WHAT NEEDS TO BE DONE →
Rewrite the listing below with every "broken stone slab" changed to "cracked stone slab", keeping everything else the same.

+ + + + + + +

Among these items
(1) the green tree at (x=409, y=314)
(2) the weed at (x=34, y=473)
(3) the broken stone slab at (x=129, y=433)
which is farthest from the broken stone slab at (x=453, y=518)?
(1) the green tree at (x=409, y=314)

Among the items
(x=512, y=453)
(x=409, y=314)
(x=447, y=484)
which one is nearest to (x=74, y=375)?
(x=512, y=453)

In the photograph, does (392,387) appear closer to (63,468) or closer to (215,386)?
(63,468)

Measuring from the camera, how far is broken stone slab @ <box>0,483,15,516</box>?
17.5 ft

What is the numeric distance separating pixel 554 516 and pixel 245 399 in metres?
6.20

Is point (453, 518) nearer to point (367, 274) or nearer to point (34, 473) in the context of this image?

+ + + + + + +

SOLUTION TO THE PROBLEM →
Among these items
(1) the green tree at (x=409, y=314)
(2) the weed at (x=34, y=473)
(3) the cracked stone slab at (x=129, y=433)
which is farthest from the cracked stone slab at (x=453, y=518)?
(1) the green tree at (x=409, y=314)

Among the items
(x=512, y=453)
(x=409, y=314)
(x=447, y=484)
which one is nearest to (x=74, y=375)?
(x=512, y=453)

In the photograph, does (392,387) appear closer to (63,468) or closer to (215,386)?
(63,468)

Measuring from the camera, how far is cracked stone slab @ <box>0,483,15,516</box>?
17.5 ft

What is the numeric distance separating pixel 554 516 and pixel 245 399 in metres?
6.20

Is point (453, 518) nearer to point (367, 274) or nearer to point (34, 473) in the context of this image?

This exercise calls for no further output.